Does APG coding frequency translate to more income?
Does APG coding frequency translate to more income?
Question: Do rankings of CPT codes suggest that certain procedures will generate higher revenue under APGs?
Answer: High volume CPT codes do not necessarily translate into high revenue. Many high-volume ancillary tests have relatively low unit charges. Other moderate-volume procedures such as heart imaging and computerized axial tomography (CAT) scans have relatively high unit charges. These codes can result in higher revenue than many of the high-volume ancillary tests.
Under APGs, CPT codes represent only the first step in the reimbursement process. There are additional adjustments that are made to a claim that determine the actual payment.
These adjustments were originally developed by Murray, UT-based 3M Health Information Systems for the proposed Medicare outpatient prospective payment system (PPS). However, they have not been approved for use by the Health Care Financing Administration (HCFA) in Baltimore for the Medicare PPS.
They include the packaging of the CPT-4 codes (mentioned above), the consolidation of multiple significant procedures when they occur under related circumstances, and discounting, which reduces the standard payment rate for multiple procedures. In addition, each APG will be weighted by HCFA based on national charge data adjusted to cost.
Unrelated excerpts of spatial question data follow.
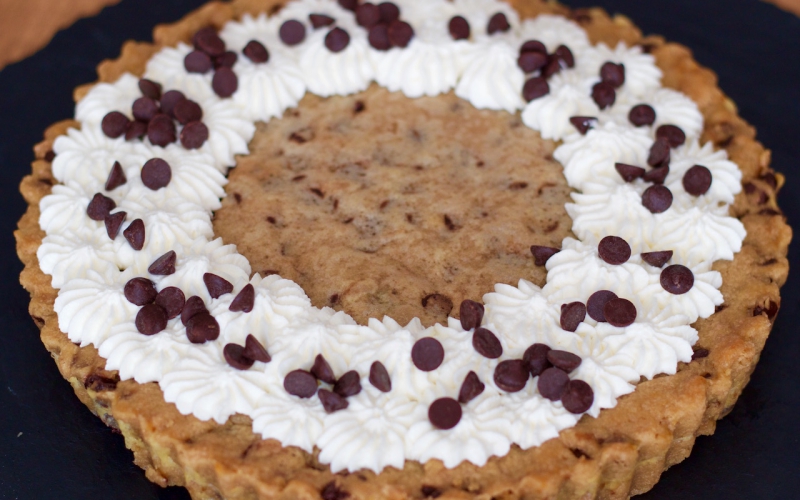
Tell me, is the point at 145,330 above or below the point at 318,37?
below

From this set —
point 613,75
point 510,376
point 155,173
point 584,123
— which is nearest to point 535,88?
point 584,123

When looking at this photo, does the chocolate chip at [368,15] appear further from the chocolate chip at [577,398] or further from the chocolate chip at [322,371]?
the chocolate chip at [577,398]

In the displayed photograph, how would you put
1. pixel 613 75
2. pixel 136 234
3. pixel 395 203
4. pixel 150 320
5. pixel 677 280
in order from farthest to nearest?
pixel 613 75, pixel 395 203, pixel 136 234, pixel 677 280, pixel 150 320

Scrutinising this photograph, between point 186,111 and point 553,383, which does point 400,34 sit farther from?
point 553,383

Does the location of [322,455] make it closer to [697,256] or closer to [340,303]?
[340,303]

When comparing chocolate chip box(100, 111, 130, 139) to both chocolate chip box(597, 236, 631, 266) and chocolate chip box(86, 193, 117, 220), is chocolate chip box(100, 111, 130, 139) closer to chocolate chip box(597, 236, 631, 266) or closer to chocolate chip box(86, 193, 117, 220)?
chocolate chip box(86, 193, 117, 220)

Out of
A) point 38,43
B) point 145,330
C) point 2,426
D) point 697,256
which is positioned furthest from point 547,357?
point 38,43
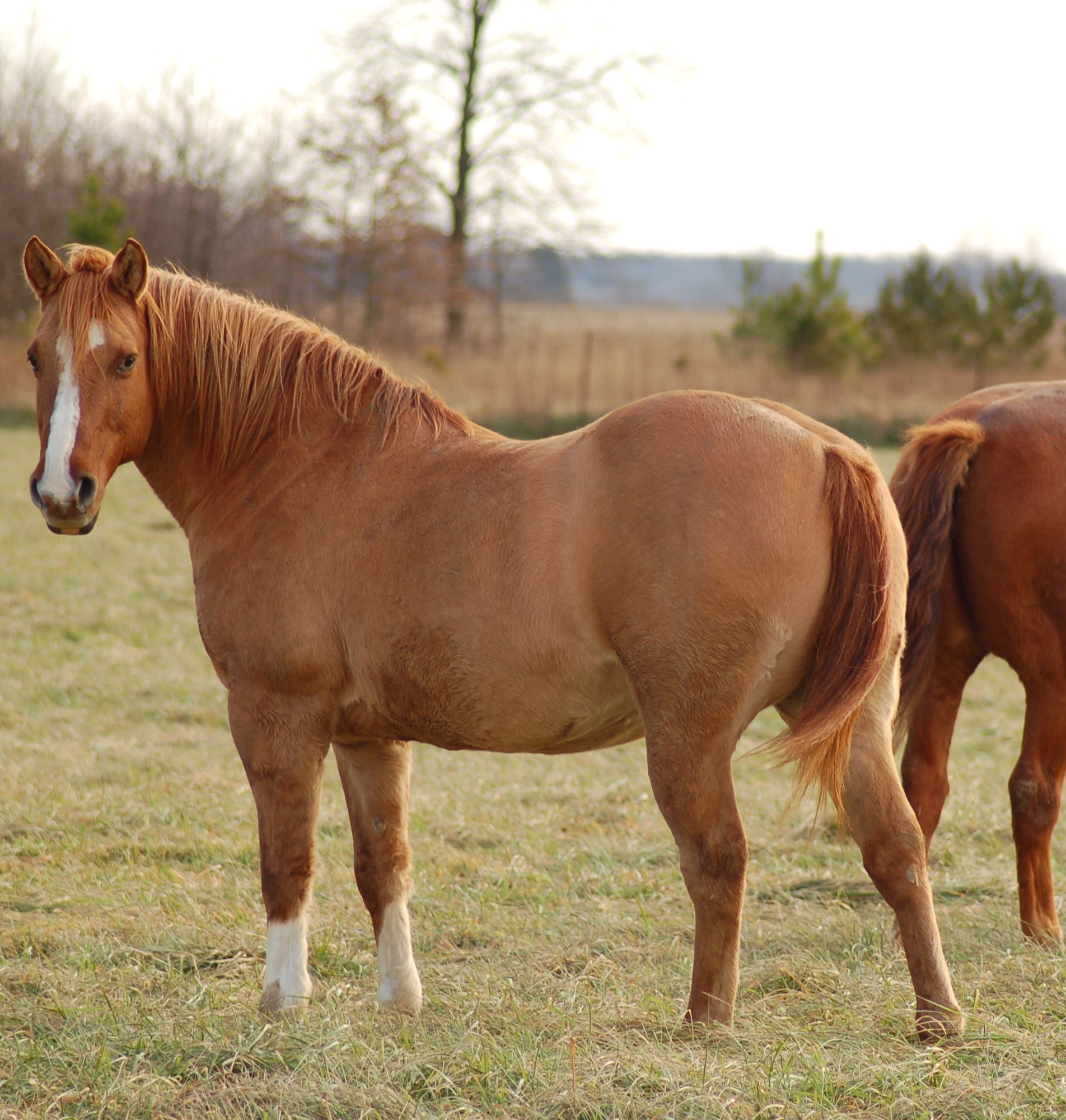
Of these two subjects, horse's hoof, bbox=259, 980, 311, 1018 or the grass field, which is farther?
horse's hoof, bbox=259, 980, 311, 1018

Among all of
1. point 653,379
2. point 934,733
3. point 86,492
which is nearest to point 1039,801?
point 934,733

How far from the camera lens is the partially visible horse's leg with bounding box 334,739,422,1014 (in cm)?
298

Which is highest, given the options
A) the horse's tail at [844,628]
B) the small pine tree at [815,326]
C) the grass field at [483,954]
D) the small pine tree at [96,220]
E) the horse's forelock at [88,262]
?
the small pine tree at [96,220]

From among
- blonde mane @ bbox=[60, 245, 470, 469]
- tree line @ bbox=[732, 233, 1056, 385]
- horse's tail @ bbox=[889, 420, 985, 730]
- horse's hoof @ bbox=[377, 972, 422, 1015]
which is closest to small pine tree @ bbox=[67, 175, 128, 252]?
tree line @ bbox=[732, 233, 1056, 385]

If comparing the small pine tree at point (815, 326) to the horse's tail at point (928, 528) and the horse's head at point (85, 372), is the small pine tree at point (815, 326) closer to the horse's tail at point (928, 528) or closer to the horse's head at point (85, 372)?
the horse's tail at point (928, 528)

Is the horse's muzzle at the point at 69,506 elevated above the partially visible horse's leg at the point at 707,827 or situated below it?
above

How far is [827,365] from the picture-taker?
19.1 m

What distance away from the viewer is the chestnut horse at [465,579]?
2.43m

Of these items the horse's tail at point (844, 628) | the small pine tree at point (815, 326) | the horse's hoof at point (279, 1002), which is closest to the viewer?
the horse's tail at point (844, 628)

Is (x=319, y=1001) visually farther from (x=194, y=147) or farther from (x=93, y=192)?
(x=194, y=147)

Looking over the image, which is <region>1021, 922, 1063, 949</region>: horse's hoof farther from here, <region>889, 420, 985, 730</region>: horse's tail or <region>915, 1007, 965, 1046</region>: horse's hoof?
<region>915, 1007, 965, 1046</region>: horse's hoof

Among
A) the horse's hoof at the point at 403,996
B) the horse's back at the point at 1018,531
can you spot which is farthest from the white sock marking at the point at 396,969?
the horse's back at the point at 1018,531

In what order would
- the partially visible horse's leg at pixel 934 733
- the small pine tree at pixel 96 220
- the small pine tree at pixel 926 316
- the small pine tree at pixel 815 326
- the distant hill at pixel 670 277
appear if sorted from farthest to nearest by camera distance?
the distant hill at pixel 670 277 → the small pine tree at pixel 926 316 → the small pine tree at pixel 815 326 → the small pine tree at pixel 96 220 → the partially visible horse's leg at pixel 934 733

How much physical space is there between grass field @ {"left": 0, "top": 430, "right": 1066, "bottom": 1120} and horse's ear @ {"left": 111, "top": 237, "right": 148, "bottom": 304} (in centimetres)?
176
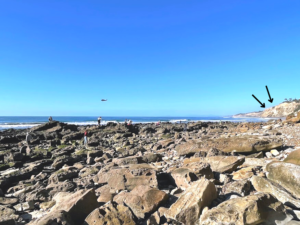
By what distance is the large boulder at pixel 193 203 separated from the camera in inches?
137

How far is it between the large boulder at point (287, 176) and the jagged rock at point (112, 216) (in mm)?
3266

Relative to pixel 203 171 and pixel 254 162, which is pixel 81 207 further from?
pixel 254 162

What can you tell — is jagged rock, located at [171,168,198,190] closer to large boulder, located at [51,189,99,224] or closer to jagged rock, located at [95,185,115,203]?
jagged rock, located at [95,185,115,203]

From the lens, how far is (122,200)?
447 centimetres

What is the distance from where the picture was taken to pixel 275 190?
4160 mm

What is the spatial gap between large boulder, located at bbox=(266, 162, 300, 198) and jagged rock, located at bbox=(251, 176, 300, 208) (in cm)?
29

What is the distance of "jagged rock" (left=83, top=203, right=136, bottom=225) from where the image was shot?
362cm

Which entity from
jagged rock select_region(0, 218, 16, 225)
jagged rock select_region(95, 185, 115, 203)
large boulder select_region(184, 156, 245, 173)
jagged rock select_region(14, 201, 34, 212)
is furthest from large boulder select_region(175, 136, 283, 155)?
jagged rock select_region(0, 218, 16, 225)

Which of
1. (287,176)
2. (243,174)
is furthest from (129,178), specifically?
(287,176)

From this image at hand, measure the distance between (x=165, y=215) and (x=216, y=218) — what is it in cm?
101

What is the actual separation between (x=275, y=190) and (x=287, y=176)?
59cm

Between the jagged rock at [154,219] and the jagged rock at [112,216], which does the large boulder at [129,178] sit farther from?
the jagged rock at [112,216]

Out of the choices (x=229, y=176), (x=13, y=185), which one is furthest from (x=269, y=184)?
(x=13, y=185)

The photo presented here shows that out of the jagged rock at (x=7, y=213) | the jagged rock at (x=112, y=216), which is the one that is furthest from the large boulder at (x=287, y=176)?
the jagged rock at (x=7, y=213)
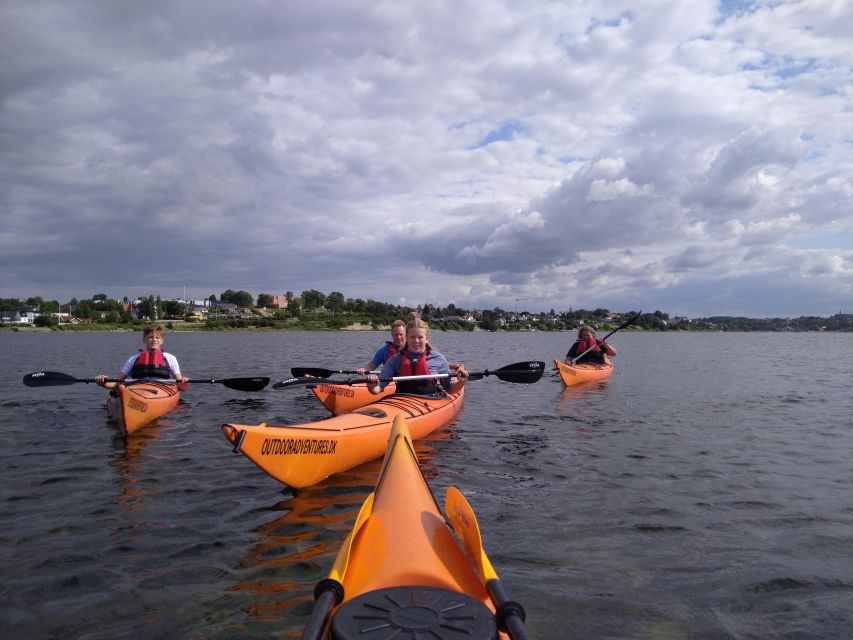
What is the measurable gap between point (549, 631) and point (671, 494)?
3.48m

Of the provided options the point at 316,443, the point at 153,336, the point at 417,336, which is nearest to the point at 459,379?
the point at 417,336

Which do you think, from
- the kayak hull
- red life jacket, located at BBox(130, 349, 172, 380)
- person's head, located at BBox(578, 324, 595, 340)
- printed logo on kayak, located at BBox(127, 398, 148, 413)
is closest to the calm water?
printed logo on kayak, located at BBox(127, 398, 148, 413)

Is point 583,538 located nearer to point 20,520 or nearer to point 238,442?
point 238,442

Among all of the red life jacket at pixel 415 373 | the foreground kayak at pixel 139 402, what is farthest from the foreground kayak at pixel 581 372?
the foreground kayak at pixel 139 402

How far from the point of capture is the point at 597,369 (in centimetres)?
1789

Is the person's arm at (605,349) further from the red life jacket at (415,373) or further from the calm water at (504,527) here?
the red life jacket at (415,373)

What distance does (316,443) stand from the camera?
6.13m

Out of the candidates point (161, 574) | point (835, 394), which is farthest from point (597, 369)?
point (161, 574)

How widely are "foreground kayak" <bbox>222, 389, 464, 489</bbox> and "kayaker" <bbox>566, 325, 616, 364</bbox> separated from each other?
1087cm

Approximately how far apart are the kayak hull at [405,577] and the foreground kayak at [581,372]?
12.5 meters

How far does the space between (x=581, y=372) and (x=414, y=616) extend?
49.7 feet

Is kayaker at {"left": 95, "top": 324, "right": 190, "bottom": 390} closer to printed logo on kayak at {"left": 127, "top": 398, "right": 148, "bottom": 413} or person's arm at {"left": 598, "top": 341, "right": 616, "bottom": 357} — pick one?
printed logo on kayak at {"left": 127, "top": 398, "right": 148, "bottom": 413}

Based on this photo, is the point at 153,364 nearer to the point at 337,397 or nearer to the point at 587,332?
the point at 337,397

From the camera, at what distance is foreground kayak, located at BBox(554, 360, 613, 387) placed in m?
16.0
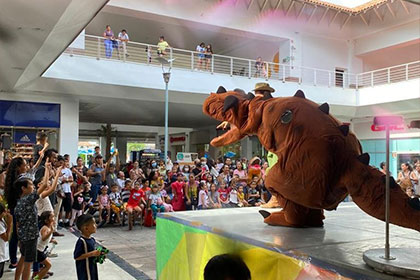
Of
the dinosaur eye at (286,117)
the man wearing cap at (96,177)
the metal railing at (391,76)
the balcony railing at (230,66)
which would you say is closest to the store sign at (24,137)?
the balcony railing at (230,66)

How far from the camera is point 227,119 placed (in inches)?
128

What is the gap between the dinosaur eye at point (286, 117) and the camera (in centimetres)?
275

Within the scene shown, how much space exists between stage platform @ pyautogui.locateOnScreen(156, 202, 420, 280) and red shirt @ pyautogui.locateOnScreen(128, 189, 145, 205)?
4056mm

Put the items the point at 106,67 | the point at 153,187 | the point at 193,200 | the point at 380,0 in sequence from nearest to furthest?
the point at 153,187 → the point at 193,200 → the point at 106,67 → the point at 380,0

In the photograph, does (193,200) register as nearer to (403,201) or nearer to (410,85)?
(403,201)

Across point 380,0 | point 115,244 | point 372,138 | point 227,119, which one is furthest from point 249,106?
point 372,138

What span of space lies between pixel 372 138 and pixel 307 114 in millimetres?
14593

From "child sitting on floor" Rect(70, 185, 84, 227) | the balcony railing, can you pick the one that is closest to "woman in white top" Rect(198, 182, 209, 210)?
"child sitting on floor" Rect(70, 185, 84, 227)

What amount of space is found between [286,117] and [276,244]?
0.96 meters

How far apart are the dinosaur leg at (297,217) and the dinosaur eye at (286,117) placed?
0.59m

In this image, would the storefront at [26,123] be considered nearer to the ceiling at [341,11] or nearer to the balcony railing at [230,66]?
the balcony railing at [230,66]

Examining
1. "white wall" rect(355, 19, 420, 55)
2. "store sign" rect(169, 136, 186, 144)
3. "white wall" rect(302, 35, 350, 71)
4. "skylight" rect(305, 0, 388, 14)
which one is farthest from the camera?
"store sign" rect(169, 136, 186, 144)

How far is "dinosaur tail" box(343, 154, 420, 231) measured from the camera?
2170mm

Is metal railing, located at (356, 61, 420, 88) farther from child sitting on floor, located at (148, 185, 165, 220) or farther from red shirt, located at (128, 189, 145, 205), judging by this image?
red shirt, located at (128, 189, 145, 205)
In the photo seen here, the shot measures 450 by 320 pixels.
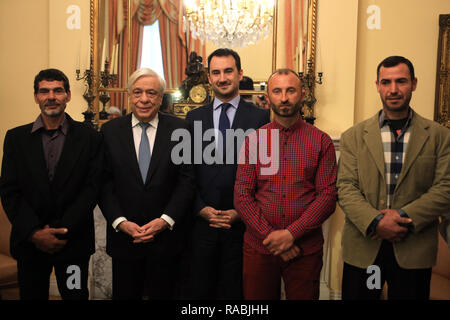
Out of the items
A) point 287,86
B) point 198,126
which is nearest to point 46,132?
point 198,126

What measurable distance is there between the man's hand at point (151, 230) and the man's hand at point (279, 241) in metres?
0.54

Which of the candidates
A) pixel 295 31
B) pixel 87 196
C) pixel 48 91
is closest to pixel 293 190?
pixel 87 196

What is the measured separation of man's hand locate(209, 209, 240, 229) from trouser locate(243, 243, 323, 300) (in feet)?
0.50

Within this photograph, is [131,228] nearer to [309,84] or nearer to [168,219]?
[168,219]

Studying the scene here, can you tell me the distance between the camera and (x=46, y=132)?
2145 millimetres

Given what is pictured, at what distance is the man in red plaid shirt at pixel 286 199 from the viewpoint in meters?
2.03

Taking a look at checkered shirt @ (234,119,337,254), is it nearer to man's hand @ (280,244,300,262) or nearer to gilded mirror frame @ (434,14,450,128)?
man's hand @ (280,244,300,262)

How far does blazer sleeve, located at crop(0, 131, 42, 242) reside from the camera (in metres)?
2.00

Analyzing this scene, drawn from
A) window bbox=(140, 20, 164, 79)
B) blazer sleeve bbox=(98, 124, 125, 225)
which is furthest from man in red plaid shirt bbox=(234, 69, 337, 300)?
window bbox=(140, 20, 164, 79)

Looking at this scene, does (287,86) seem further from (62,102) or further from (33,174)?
(33,174)

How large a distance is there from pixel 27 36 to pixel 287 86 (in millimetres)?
2555

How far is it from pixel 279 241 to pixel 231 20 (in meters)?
1.80

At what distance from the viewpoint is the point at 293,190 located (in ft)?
6.71

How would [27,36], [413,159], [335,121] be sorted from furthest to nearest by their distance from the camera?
[27,36] → [335,121] → [413,159]
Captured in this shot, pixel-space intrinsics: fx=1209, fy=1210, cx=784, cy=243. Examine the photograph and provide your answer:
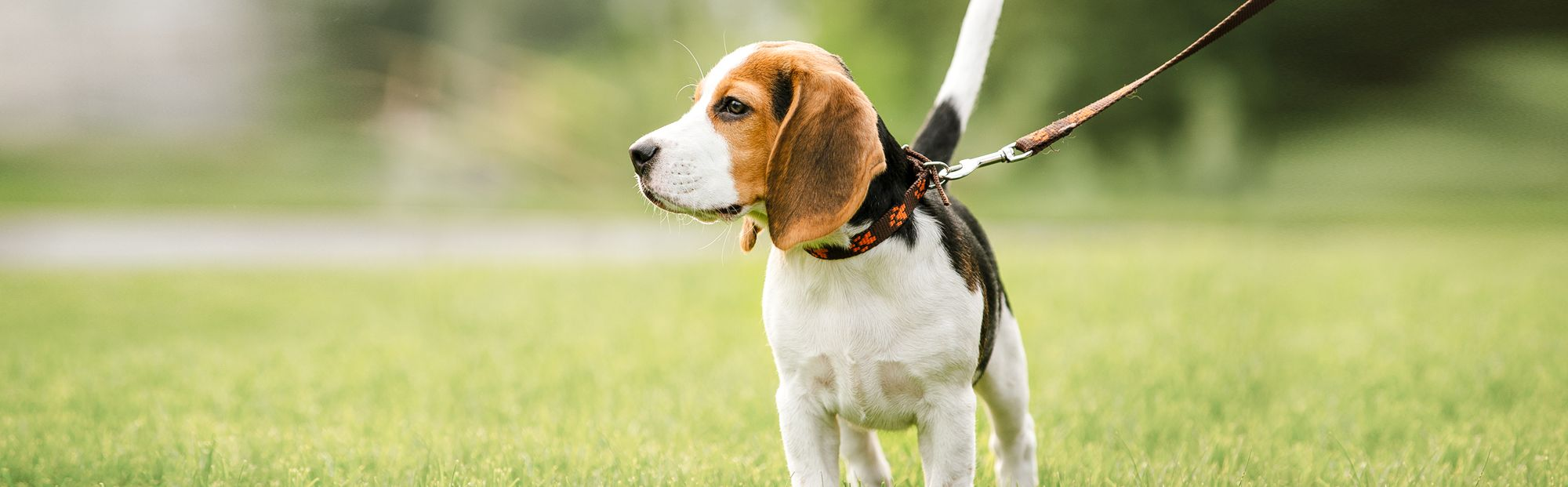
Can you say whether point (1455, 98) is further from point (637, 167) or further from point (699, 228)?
point (637, 167)

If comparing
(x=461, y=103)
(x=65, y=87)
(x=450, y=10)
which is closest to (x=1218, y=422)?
(x=461, y=103)

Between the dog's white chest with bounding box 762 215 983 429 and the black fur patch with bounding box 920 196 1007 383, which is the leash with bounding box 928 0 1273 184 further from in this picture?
the dog's white chest with bounding box 762 215 983 429

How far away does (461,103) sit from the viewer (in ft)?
70.1

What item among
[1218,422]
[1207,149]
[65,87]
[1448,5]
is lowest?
[1218,422]

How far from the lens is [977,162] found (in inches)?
120

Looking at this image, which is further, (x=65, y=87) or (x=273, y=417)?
(x=65, y=87)

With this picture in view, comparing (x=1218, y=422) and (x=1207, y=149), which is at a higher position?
(x=1207, y=149)

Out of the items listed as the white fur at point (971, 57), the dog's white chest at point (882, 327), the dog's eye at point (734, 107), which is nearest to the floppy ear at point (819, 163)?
the dog's eye at point (734, 107)

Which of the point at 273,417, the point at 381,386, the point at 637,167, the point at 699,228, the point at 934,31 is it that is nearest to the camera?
the point at 637,167

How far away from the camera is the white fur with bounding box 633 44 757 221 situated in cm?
260

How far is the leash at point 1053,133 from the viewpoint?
304 centimetres

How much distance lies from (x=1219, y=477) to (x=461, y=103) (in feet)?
63.7

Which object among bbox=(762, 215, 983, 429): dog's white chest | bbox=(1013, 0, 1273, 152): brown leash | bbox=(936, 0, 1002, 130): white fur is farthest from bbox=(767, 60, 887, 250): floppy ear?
bbox=(936, 0, 1002, 130): white fur

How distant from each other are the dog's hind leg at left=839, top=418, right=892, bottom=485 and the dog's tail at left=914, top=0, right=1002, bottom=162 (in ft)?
2.72
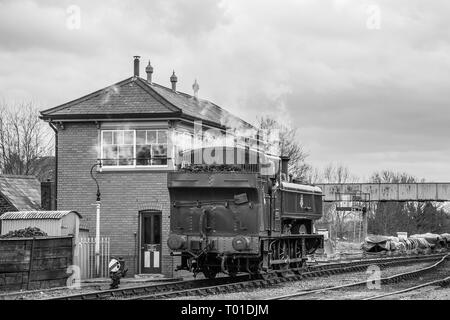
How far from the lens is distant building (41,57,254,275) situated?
84.9 ft

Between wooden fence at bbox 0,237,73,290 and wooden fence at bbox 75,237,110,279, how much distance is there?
1.25m

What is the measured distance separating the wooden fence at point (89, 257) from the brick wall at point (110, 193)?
544mm

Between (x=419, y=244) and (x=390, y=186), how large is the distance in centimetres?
1336

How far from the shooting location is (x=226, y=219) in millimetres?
20234

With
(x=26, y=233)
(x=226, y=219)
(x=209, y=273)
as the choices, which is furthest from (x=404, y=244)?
(x=26, y=233)

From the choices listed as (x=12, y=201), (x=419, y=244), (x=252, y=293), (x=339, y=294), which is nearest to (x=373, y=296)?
(x=339, y=294)

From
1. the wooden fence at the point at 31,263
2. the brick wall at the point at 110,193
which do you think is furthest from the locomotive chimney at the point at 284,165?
the wooden fence at the point at 31,263

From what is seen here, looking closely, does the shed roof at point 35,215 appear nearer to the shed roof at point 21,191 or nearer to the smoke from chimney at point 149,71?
the shed roof at point 21,191

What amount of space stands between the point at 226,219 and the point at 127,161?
7054 mm

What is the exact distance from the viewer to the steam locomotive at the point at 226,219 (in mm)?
20000
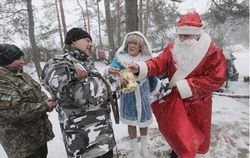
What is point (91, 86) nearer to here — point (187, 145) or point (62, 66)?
point (62, 66)

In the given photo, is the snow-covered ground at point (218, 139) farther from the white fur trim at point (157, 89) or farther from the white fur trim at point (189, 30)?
the white fur trim at point (189, 30)

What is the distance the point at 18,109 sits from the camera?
7.62 feet

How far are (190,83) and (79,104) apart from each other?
1.11 metres

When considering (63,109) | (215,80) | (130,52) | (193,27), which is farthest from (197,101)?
(63,109)

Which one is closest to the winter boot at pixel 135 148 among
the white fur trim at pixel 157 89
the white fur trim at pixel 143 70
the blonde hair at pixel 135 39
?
the white fur trim at pixel 157 89

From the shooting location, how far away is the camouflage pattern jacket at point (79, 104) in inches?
84.1

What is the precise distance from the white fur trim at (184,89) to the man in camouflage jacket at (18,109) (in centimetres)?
123

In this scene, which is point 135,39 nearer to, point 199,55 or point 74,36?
point 199,55

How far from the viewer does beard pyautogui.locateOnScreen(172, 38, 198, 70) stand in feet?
8.83

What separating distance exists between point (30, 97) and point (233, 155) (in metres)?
2.89

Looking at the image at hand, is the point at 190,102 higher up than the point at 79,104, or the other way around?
the point at 79,104

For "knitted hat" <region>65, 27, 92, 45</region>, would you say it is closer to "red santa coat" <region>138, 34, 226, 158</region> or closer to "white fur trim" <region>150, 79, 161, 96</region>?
"red santa coat" <region>138, 34, 226, 158</region>

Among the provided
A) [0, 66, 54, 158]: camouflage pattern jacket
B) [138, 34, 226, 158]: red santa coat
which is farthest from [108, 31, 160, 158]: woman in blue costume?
[0, 66, 54, 158]: camouflage pattern jacket

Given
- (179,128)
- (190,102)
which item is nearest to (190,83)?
(190,102)
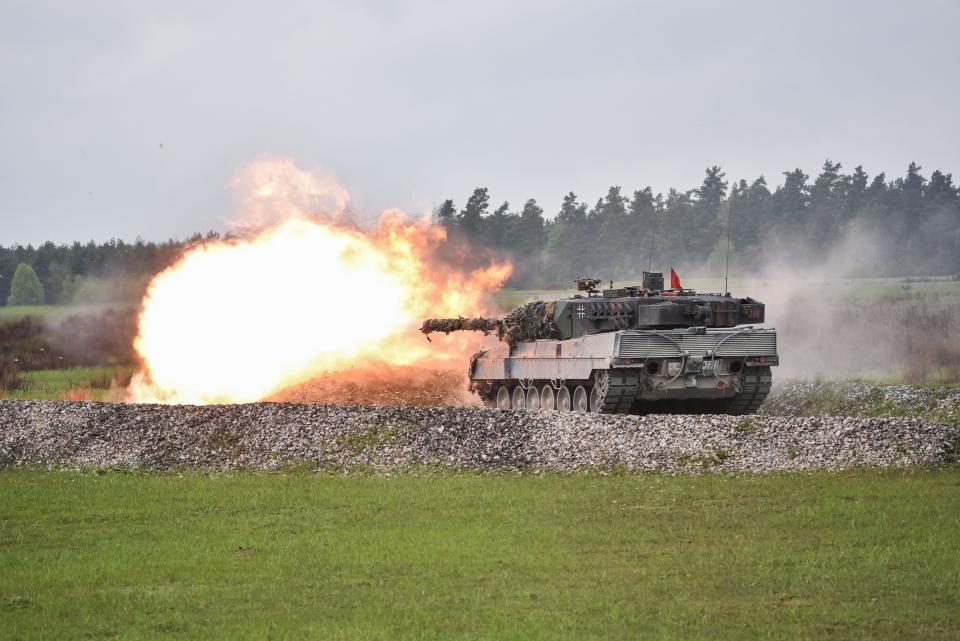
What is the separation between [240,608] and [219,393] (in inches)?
990

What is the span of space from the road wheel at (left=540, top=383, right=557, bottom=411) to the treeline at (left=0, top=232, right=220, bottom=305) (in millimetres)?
11660

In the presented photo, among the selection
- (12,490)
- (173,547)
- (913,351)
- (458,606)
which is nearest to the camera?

Total payments under an APG-based system will depend on the weight that is accorded for each APG and the facility’s designated payment rate. The number of occurrences of the procedure at a facility also influences the total payment. Therefore, the frequencies of the CPT-4 codes alone are not sufficient predictors of a facility’s financial performance.
Cost management essential under APGs
APGs that are likely to represent a significant portion of APG-based payments include:
• cataract procedures (significant procedure);
• arthroscopy (significant procedure);
• CAT scans (ancillary test);
• radiation therapy (significant procedure);
• magnetic resonance imaging (ancillary test).
What is important is how well your facility manages the costs associated with delivering each outpatient service that is assigned an APG. The most frequently performed ancillary services, such as chest X-rays, often end up packaged with the significant procedure and may get reimbursed at a level below actual cost.
Here are a few suggestions in forecasting your payment performance:
• Begin by thinking in terms of APGs, not CPT-4 codes. The APGs ultimately determine the payment rate. Although CPT-4 codes are important, they chiefly serve as the underlying basis for selecting the APG that will pay the claim.
• Look at your top-revenue APGs. These will vary based on the array of services provided by your facility. Determine whether these APGs will be packaged or consolidated. If your resource utilization is higher than the national average for a given APG, then you may receive a reduced payment under APGs.
• Ask yourself, is there a particular set of CPT-4 codes in the packaging (or consolidation) process that tends to drive the significant procedure or medical visit APG? Or is it a hodgepodge of services? Knowing this will help you determine whether you can effectively reduce your costs and where these cuts can occur in the services mix.
• Keep in mind that your actual payment will likely reflect a set of national averages and may not correspond to your facility’s own pricing level or cost structure.